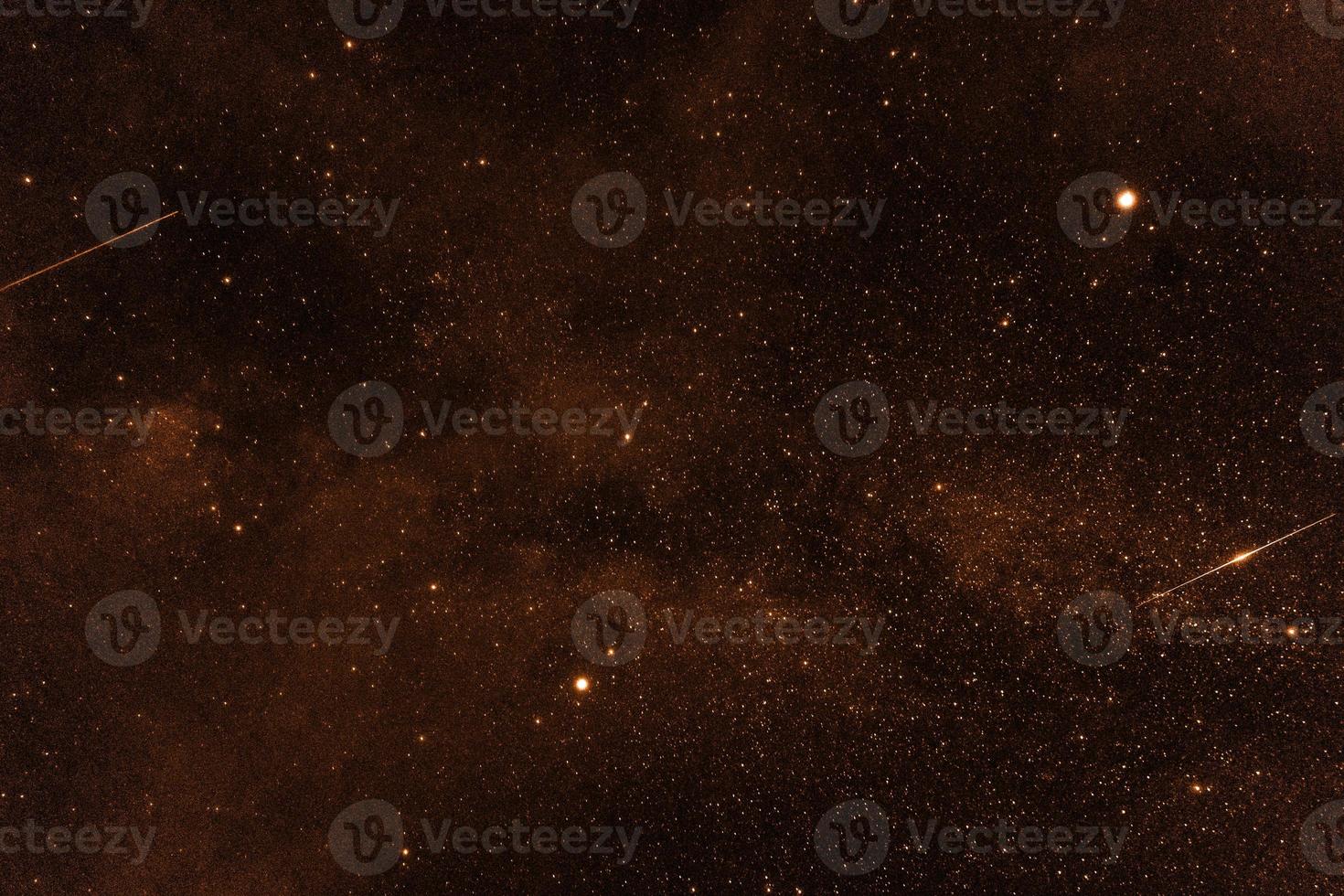 Naranja espectacular panorama nocturno de galaxias desde el espacio del universo lunar en el cielo nocturno foto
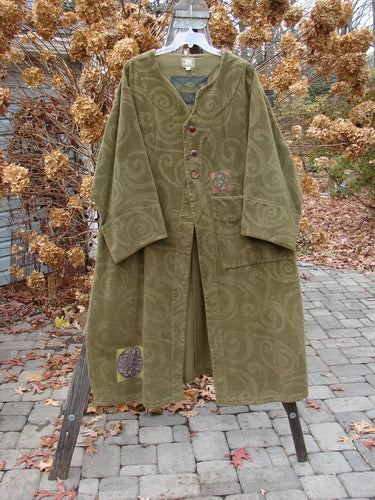 2000 Patched Upholstery Diwmach Coat in Pine, Size 2. Luxurious heavy-weight cotton with damask swirl pattern. Scalloped neckline, vintage buttons, belled sleeves, A-line shape, pleated rear. Rich texture and weight. Bust 54, Waist 54, Hips 62. Length: 50 inches in front, graduated in back. Cuffed and belled sleeves: 28 inches.
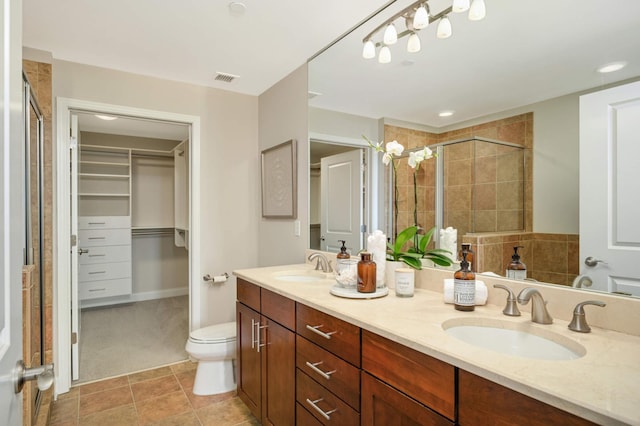 bathroom with tile patterned floors, an enclosed shower, vanity, and toilet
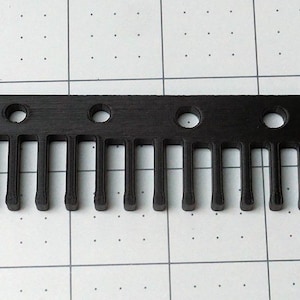 May include: A black comb with a series of teeth and several circular holes along the top edge. The comb is rectangular and appears to be made of a solid material. The teeth are evenly spaced and extend downward.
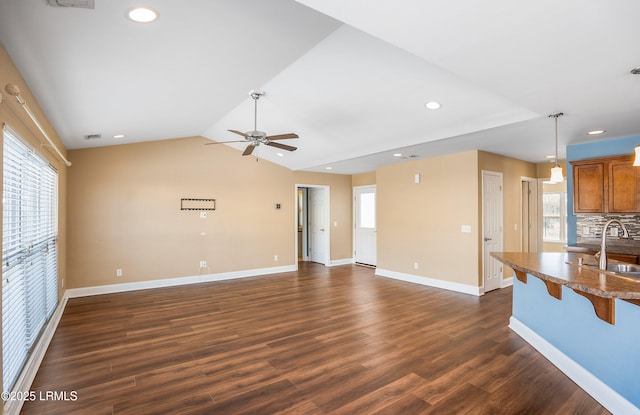 unfurnished living room featuring vaulted ceiling, dark hardwood / wood-style floors, sink, and a wealth of natural light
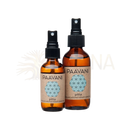 Zwei bernsteinfarbene glas-sprühflaschen mit schwarzen kapseln und paavani ayurveda pitta aromatherapie spritzer label
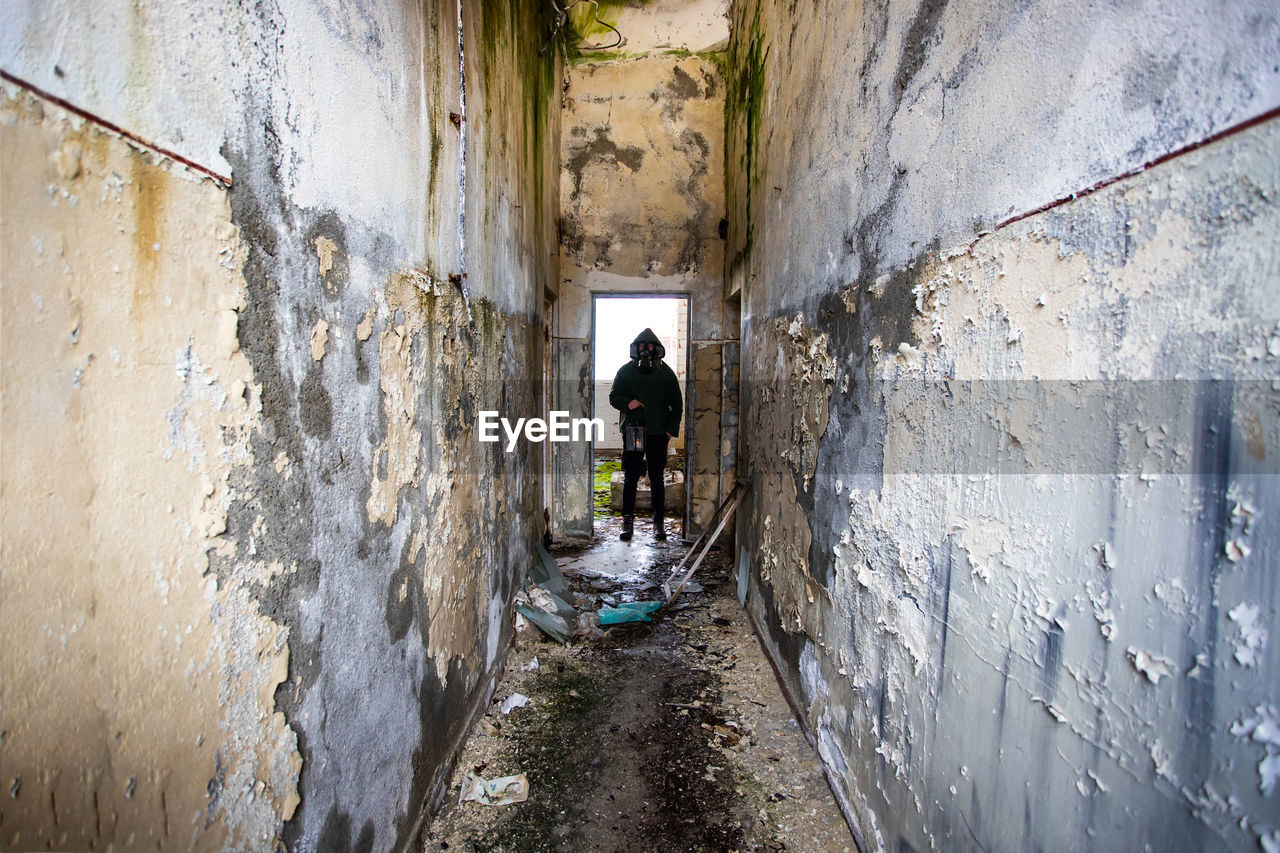 REAR VIEW OF MAN STANDING ON OLD BUILDING WALL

Problem> Every record must be copied exactly, with images dropped from the result.

Solution to this task>
 Naranja espectacular panorama nocturno de galaxias desde el espacio del universo lunar en el cielo nocturno foto
 2000 Patched Upholstery Diwmach Coat in Pine, Size 2. Luxurious heavy-weight cotton with damask swirl pattern. Scalloped neckline, vintage buttons, belled sleeves, A-line shape, pleated rear. Rich texture and weight. Bust 54, Waist 54, Hips 62. Length: 50 inches in front, graduated in back. Cuffed and belled sleeves: 28 inches.
 bathroom with tile patterned floors, an enclosed shower, vanity, and toilet
 May include: A black comb with a series of teeth and several circular holes along the top edge. The comb is rectangular and appears to be made of a solid material. The teeth are evenly spaced and extend downward.
 unfurnished living room featuring vaulted ceiling, dark hardwood / wood-style floors, sink, and a wealth of natural light
 Zwei bernsteinfarbene glas-sprühflaschen mit schwarzen kapseln und paavani ayurveda pitta aromatherapie spritzer label
 REAR VIEW OF MAN STANDING ON OLD BUILDING WALL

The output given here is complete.